(Beginning of Source material)
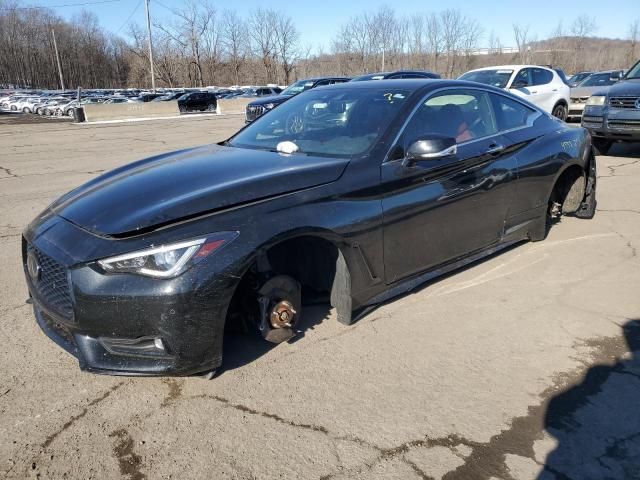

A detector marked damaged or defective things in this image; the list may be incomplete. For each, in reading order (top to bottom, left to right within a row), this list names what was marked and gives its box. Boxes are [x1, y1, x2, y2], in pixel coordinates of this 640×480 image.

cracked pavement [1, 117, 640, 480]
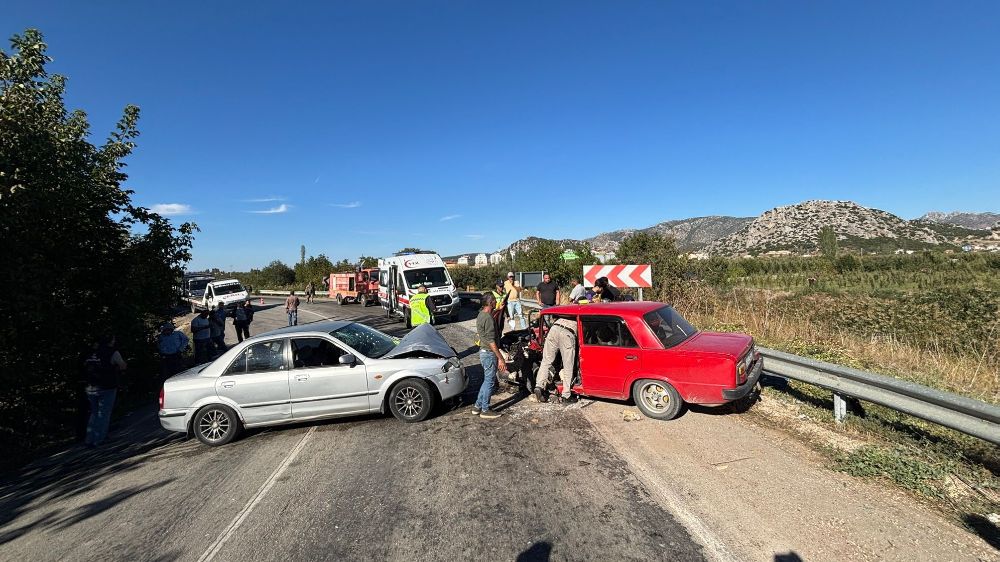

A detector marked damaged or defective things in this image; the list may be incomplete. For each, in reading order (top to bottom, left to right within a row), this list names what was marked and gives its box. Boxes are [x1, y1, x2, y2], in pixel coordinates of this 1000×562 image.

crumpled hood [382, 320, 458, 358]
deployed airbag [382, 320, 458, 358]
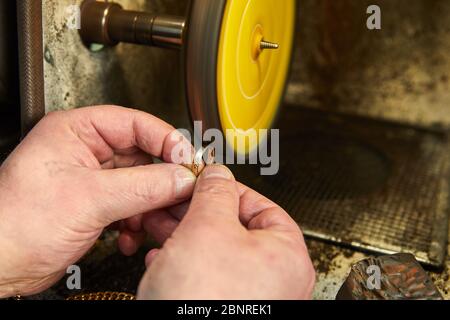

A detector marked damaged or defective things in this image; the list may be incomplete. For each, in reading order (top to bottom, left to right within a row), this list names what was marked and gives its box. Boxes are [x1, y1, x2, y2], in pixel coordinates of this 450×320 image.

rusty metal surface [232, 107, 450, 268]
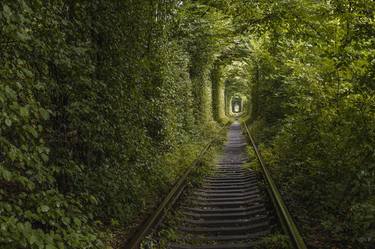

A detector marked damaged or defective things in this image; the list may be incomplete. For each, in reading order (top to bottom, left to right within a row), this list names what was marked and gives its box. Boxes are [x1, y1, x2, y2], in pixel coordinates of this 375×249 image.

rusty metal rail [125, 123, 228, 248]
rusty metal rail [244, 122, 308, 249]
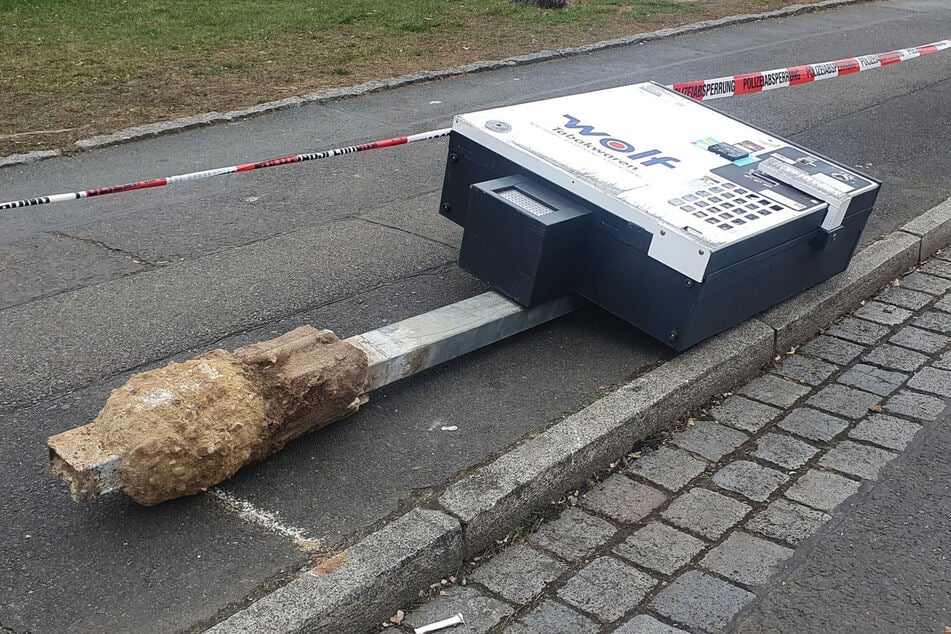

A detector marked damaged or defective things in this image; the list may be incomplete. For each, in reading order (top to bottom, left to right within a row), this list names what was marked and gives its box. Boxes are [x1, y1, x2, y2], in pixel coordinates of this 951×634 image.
(End of Source material)
__Work task__: Give back every entry word for word, and drop the pictures as you go.

__Task result__:
A detector marked damaged or defective things in this image; the list may be incomplete. For each, in reading order (top to bottom, left to right within a row), this list names what was marked and gives its box. Boxes are [x1, y1, x2, y2], in pixel coordinates of this 640×480 image.

cracked pavement [1, 117, 640, 480]

A detector marked damaged or defective things in this image; the list may be incomplete. For each, in reading order (top to bottom, left to right within a row), this list names what was marked and gives its box. Boxes are [x1, y1, x2, y2], in pixel coordinates of this 1000×562 image.

crumpled hood [382, 320, 458, 358]
deployed airbag [382, 320, 458, 358]

A detector marked damaged or defective things in this image; the list may be incomplete. For each, in reading order (top to bottom, left to right within a row), this list names what was marked and gives its box. Boxes are [x1, y1, x2, y2], in pixel coordinates of this 450×320 image.

rusty metal surface [232, 107, 450, 268]

A detector marked damaged or defective things in this image; the list may be incomplete. For each, in reading order (top to bottom, left to right within a row), this list names what was marked and gives its box. Boxes are [x1, y1, x2, y2], in pixel coordinates of this 375×249 image.

rusty metal rail [125, 123, 228, 248]
rusty metal rail [244, 122, 308, 249]

A detector marked damaged or defective things in this image; the list may be incomplete. For each, in reading order (top to bottom, left to right within a row), this list names what was marked and gives its box. Boxes are [x1, y1, x2, y2], in pixel coordinates of this 951×634 image.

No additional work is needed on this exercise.